|Occupation||Composer, Conductor, Performer|
Otto Ketting was born in Amsterdam. He studied trumpet at the Conservatory of The Hague, and composition with Karl Amadeus Hartmann in Munich.
He was active as a trumpet player for several years with, among others, the Residentie Orkest in The Hague. Since 1961 he has dedicated himself primarily to composition and conducting. Ketting was professor of composition at the Rotterdam Conservatory from 1967 to 1971 and at the Royal Conservatory of The Hague from 1971 to 1974. From 1978 to 1991 he conducted contemporary music ensembles at the Rotterdam Conservatory. As a conductor Ketting has performed with various orchestras, performing his own compositions as well as works by other contemporary composers.

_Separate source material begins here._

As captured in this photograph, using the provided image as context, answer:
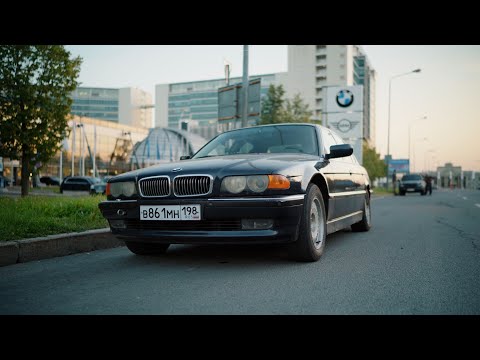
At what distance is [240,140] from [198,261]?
1746mm

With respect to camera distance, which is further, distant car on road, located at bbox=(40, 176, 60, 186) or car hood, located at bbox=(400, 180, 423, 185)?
distant car on road, located at bbox=(40, 176, 60, 186)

One of his most successful works is Time machine (1972). It received performances during the ISCM Festival of 1974, and furthermore in New York, Philadelphia, Washington DC, San Francisco, La Rochelle, Liverpool, Munich, Hannover, Vienna, Hong Kong and various places in The Netherlands. The Symphony for saxophones and orchestra was broadcasted by radio stations in 25 countries, and conducted by Ernest Bour in the Warsaw Autumn Festival. Ketting wrote three operas: Dummies (1974), O, gij, rhinoceros (O, thou rhinoceros) (1977) and Ithaka (1986), which premiered as opening performance of the Amsterdam Opera House (Het Muziektheater) in September of 1986. In October of 1990 the composer himself conducted the première of his Symphony no. 3 (1990) with the Radio Philharmonic Orchestra in the Amsterdam Concertgebouw. In 1994 he completed a four-piece composition written for several ensembles: De overtocht (The Passage, 1992), Het oponthoud (The Delay, 1993), De aankomst (The Arrival, 1993) and Kom, over de zeeën (Come, over the seas, 1994).

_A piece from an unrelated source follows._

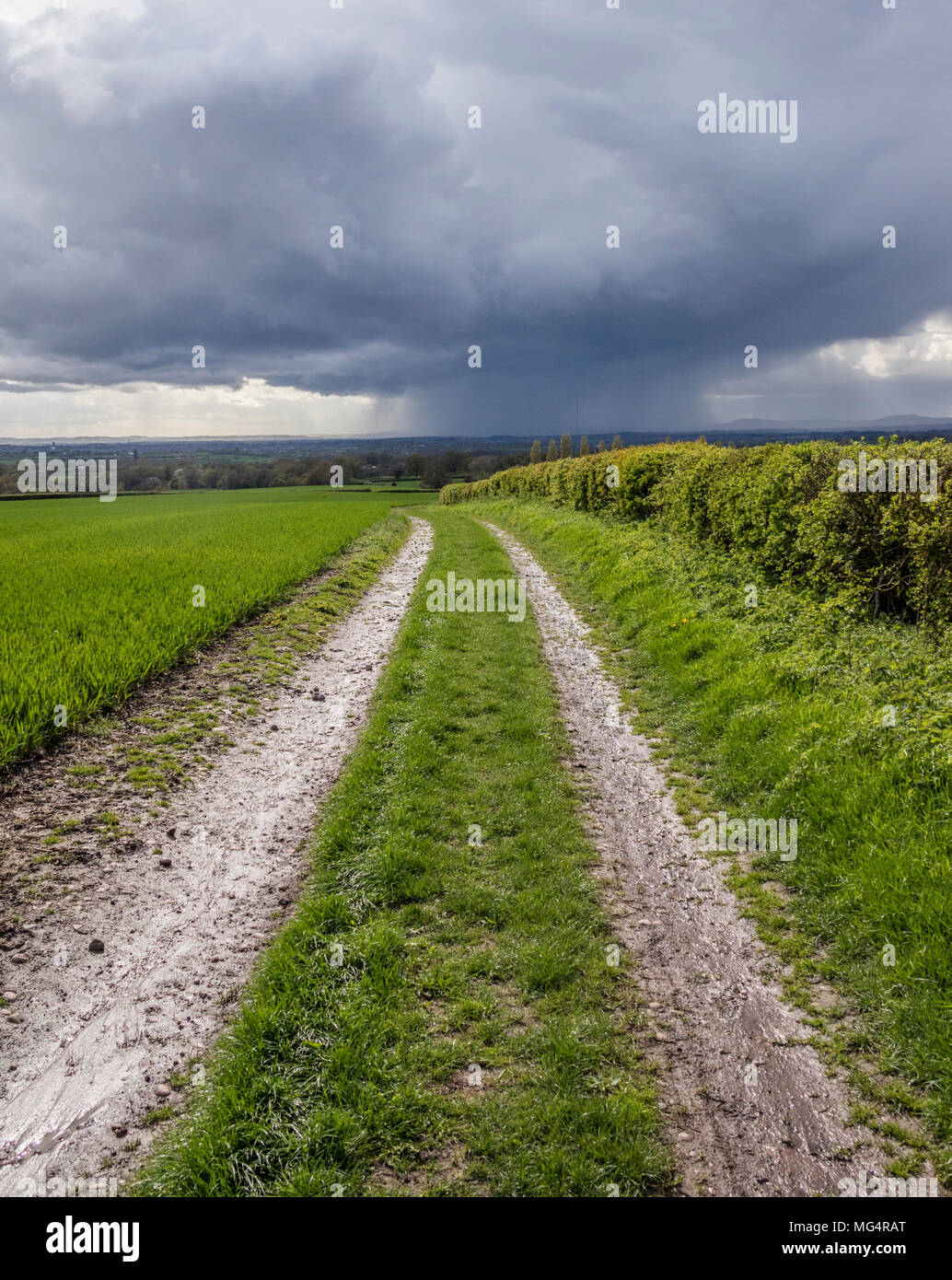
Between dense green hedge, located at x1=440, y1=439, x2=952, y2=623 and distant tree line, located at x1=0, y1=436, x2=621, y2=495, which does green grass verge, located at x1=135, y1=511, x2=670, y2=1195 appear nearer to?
dense green hedge, located at x1=440, y1=439, x2=952, y2=623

His orchestral compositions Passacaglia and Due canzoni (1957) were awarded the 1958 Gaudeamus Composition Prize and the latter was performed during the 1963 Warsaw Autumn Festival. For Time machine Ketting received the Kees van Baaren Prize of the Johan Wagenaarstichting in 1973. The Symphony for saxophones and orchestra (1978) was awarded second prize on the UNESCO Rostrum of composers, and the Matthijs Vermeulen Prize. In 1992 his Third symphony (1990) was awarded the American Barlow Prize.